(Records from a collection)
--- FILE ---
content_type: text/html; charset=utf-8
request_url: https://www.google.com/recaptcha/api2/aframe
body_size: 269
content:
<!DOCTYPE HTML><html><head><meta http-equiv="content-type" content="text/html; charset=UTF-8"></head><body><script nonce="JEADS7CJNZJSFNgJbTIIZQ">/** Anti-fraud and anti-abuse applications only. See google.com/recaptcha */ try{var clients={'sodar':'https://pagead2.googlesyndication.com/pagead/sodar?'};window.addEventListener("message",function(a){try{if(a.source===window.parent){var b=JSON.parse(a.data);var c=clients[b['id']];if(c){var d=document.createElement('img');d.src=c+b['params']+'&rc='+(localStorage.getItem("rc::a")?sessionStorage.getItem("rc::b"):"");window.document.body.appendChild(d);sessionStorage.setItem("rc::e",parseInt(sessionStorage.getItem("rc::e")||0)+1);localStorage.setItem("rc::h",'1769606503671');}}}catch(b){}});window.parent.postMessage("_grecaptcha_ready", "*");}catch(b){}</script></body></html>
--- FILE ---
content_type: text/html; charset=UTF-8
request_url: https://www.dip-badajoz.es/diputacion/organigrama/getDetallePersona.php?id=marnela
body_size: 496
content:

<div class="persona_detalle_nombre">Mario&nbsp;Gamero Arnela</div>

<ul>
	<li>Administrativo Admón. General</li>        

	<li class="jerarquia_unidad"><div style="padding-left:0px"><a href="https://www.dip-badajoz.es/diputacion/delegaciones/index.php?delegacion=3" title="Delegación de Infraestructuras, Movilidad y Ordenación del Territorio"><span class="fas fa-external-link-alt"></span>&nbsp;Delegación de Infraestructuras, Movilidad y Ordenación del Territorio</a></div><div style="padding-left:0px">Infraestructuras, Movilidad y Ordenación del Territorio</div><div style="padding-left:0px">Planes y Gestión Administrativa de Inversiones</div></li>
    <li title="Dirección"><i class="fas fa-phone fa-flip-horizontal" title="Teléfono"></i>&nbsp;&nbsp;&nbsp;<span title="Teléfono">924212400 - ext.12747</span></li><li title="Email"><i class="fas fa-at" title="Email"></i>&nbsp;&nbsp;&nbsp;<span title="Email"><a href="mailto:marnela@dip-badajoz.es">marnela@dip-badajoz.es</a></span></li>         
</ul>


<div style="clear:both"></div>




EXERCISE BRIEF → Set the data down again in full. Keep it exact.

THE COMPLETED TASK →
--- FILE ---
content_type: text/html; charset=utf-8
request_url: https://www.google.com/recaptcha/api2/aframe
body_size: 269
content:
<!DOCTYPE HTML><html><head><meta http-equiv="content-type" content="text/html; charset=UTF-8"></head><body><script nonce="JEADS7CJNZJSFNgJbTIIZQ">/** Anti-fraud and anti-abuse applications only. See google.com/recaptcha */ try{var clients={'sodar':'https://pagead2.googlesyndication.com/pagead/sodar?'};window.addEventListener("message",function(a){try{if(a.source===window.parent){var b=JSON.parse(a.data);var c=clients[b['id']];if(c){var d=document.createElement('img');d.src=c+b['params']+'&rc='+(localStorage.getItem("rc::a")?sessionStorage.getItem("rc::b"):"");window.document.body.appendChild(d);sessionStorage.setItem("rc::e",parseInt(sessionStorage.getItem("rc::e")||0)+1);localStorage.setItem("rc::h",'1769606503671');}}}catch(b){}});window.parent.postMessage("_grecaptcha_ready", "*");}catch(b){}</script></body></html>
--- FILE ---
content_type: text/html; charset=UTF-8
request_url: https://www.dip-badajoz.es/diputacion/organigrama/getDetallePersona.php?id=marnela
body_size: 496
content:

<div class="persona_detalle_nombre">Mario&nbsp;Gamero Arnela</div>

<ul>
	<li>Administrativo Admón. General</li>        

	<li class="jerarquia_unidad"><div style="padding-left:0px"><a href="https://www.dip-badajoz.es/diputacion/delegaciones/index.php?delegacion=3" title="Delegación de Infraestructuras, Movilidad y Ordenación del Territorio"><span class="fas fa-external-link-alt"></span>&nbsp;Delegación de Infraestructuras, Movilidad y Ordenación del Territorio</a></div><div style="padding-left:0px">Infraestructuras, Movilidad y Ordenación del Territorio</div><div style="padding-left:0px">Planes y Gestión Administrativa de Inversiones</div></li>
    <li title="Dirección"><i class="fas fa-phone fa-flip-horizontal" title="Teléfono"></i>&nbsp;&nbsp;&nbsp;<span title="Teléfono">924212400 - ext.12747</span></li><li title="Email"><i class="fas fa-at" title="Email"></i>&nbsp;&nbsp;&nbsp;<span title="Email"><a href="mailto:marnela@dip-badajoz.es">marnela@dip-badajoz.es</a></span></li>         
</ul>


<div style="clear:both"></div>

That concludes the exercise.